5.7 The Interview Questions They’ll Ask

“What is a qdisc?”
“How do you add latency on Linux?”
“Why is ingress shaping harder?”
“What does netem simulate?”
“How would you clean up tc rules?”

5.8 Hints in Layers

Hint 1: Start with a single netem qdisc. Hint 2: Add HTB for bandwidth limits.
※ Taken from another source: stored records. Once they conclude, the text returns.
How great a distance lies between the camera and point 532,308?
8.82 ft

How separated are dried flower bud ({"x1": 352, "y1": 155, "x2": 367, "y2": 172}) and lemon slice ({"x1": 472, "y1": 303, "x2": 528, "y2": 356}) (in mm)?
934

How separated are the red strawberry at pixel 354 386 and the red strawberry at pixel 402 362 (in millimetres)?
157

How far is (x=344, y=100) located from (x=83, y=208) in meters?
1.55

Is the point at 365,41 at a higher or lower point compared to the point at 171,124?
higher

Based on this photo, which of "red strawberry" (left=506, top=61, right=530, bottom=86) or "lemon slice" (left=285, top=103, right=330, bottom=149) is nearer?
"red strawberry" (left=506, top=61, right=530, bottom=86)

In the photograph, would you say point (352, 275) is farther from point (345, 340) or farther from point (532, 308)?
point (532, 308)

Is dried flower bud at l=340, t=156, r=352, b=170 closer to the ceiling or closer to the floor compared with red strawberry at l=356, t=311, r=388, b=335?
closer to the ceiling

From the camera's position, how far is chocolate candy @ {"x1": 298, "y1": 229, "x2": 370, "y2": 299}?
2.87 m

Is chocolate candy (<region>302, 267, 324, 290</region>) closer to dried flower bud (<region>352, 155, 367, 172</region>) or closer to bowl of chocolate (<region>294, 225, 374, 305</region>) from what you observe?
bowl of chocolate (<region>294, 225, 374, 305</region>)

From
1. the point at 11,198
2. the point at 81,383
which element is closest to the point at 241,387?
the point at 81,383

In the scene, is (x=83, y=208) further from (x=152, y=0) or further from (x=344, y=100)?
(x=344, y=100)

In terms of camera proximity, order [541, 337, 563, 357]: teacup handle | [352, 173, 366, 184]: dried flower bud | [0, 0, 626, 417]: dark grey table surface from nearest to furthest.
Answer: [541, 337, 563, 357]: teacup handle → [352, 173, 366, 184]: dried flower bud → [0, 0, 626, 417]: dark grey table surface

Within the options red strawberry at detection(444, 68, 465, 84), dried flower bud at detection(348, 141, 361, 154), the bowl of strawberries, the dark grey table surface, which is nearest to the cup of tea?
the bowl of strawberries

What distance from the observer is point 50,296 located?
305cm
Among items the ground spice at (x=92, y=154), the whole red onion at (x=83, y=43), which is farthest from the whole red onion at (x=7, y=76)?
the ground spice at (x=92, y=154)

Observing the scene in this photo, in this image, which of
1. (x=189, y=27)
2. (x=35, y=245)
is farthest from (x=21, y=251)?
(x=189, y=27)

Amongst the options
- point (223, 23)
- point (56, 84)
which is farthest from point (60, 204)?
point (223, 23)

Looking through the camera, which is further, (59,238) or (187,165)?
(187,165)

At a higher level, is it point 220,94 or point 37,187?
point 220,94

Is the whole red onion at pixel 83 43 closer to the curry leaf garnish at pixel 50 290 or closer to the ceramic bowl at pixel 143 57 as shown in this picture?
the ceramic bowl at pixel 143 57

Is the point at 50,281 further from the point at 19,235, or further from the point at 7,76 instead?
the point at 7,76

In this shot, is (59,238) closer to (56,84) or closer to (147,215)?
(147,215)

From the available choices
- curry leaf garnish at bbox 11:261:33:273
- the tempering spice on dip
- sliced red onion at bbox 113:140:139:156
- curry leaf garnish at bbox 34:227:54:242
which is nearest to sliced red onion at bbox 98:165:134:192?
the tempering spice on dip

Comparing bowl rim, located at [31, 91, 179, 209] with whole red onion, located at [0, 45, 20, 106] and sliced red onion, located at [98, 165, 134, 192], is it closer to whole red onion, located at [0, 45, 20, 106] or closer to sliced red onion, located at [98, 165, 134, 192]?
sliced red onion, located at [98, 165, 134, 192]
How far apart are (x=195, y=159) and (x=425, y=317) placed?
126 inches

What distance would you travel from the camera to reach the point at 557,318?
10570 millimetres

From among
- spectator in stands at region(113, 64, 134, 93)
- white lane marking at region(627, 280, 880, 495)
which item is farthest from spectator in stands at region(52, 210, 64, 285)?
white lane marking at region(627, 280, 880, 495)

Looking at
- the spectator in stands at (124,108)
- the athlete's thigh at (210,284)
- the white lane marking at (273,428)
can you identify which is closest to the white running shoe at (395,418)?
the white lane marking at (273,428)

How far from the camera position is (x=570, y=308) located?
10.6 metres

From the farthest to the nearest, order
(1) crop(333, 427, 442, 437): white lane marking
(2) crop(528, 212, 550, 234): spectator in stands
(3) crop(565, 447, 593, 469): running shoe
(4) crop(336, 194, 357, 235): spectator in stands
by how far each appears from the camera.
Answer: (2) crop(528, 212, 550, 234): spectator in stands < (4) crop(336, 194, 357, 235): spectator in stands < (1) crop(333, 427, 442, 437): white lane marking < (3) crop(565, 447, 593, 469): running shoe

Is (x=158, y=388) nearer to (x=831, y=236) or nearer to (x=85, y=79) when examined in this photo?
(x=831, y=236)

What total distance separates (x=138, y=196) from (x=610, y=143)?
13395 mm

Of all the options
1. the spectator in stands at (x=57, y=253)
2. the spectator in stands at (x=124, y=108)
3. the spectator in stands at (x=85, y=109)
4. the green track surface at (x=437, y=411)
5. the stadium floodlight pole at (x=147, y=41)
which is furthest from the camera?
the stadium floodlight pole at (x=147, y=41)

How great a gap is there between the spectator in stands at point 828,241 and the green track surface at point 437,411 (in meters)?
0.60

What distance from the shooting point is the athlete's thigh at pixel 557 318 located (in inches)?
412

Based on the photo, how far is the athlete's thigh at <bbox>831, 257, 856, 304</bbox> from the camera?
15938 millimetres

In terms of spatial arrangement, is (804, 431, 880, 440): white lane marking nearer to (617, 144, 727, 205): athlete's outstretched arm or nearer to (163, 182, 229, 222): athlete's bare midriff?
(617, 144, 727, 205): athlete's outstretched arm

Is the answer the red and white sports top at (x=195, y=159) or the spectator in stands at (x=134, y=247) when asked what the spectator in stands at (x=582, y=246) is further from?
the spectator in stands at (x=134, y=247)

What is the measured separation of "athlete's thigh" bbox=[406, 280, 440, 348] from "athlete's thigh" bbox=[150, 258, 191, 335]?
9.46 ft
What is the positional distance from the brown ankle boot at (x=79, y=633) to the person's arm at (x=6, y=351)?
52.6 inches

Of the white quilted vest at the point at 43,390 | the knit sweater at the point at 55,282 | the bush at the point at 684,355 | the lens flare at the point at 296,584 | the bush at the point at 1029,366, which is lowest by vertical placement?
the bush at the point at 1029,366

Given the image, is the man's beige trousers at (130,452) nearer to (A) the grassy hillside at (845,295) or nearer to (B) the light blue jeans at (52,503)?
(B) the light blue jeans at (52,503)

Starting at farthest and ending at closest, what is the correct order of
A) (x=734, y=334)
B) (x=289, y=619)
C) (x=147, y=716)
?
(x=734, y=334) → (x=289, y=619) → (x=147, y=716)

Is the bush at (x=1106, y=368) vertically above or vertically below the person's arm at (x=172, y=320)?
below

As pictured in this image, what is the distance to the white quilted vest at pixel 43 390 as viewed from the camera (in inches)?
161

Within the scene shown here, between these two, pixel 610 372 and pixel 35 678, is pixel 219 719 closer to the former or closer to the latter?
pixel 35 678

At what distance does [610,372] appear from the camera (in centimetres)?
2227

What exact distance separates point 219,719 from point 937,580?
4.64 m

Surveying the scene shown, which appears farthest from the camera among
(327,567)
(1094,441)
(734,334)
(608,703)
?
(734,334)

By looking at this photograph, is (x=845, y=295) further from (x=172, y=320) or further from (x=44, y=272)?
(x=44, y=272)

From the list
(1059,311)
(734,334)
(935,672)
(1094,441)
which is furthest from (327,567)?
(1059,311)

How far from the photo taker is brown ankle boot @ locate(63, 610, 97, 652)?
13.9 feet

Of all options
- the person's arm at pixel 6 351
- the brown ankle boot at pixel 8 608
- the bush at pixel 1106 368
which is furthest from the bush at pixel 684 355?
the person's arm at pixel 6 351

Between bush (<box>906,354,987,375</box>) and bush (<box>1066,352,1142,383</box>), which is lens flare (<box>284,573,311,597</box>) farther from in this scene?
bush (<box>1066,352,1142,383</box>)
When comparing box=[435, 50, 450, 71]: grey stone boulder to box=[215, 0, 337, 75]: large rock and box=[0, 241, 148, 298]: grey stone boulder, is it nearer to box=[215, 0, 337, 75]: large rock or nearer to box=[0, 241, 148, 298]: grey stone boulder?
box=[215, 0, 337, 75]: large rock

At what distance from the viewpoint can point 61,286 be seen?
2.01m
Hint 3: Validate with ping and iperf3. Hint 4: Always provide a clear reset command.

5.9 Books That Will Help

Topic	Book	Chapter
Traffic control	LARTC HOWTO	Full
Performance	“Systems Performance”	Ch. 10

5.10 Implementation Phases

Phase 1: Foundation (1-2 days)

Define outputs and parse a single tool.
Produce a minimal report.

Phase 2: Core Functionality (3-5 days)

Add remaining tools and interpretation logic.
Implement stable formatting and summaries.

Phase 3: Polish & Edge Cases (2-3 days)

Handle missing data and failure modes.
Add thresholds and validation checks.

5.11 Key Implementation Decisions

Decision	Options	Recommendation	Rationale
Parsing format	Text vs JSON	JSON where available	More stable parsing
Output layout	Table vs sections	Sections	Readability for humans
Sampling	One-shot vs periodic	One-shot + optional loop	Predictable runtime

6. Testing Strategy

6.1 Test Categories

Category	Purpose	Examples
Unit Tests	Validate parsing	Parse fixed tool output samples
Integration Tests	Validate tool calls	Run against a lab host
Edge Case Tests	Handle failures	Missing tool, no permissions

6.2 Critical Test Cases

Reference run: Output matches golden transcript.
Missing tool: Proper error message and partial report.
Permission denied: Clear guidance for sudo or capabilities.

6.3 Test Data

Input: captured command output
Expected: normalized report with correct totals

7. Common Pitfalls & Debugging

7.1 Frequent Mistakes

Pitfall	Symptom	Solution
Wrong interface	Empty output	Verify interface names
Missing privileges	Permission errors	Use sudo or capabilities
Misparsed output	Wrong stats	Prefer JSON parsing

7.2 Debugging Strategies

Re-run each tool independently to compare raw output.
Add a verbose mode that dumps raw data sources.

7.3 Performance Traps

Avoid tight loops without sleep intervals.

8. Extensions & Challenges

8.1 Beginner Extensions

Add colored status markers.
Export report to a file.

8.2 Intermediate Extensions

Add JSON output mode.
Add baseline comparison.

8.3 Advanced Extensions

Add multi-host aggregation.
Add alerting thresholds.

9. Real-World Connections

9.1 Industry Applications

SRE runbooks and on-call diagnostics.
Network operations monitoring.

tcpdump / iproute2 / nftables
mtr / iperf3

9.3 Interview Relevance

Demonstrates evidence-based debugging and tool mastery.

10. Resources

10.1 Essential Reading

Primary book listed in the main guide.
Relevant RFCs and tool manuals.

10.2 Video Resources

Conference talks on Linux networking and troubleshooting.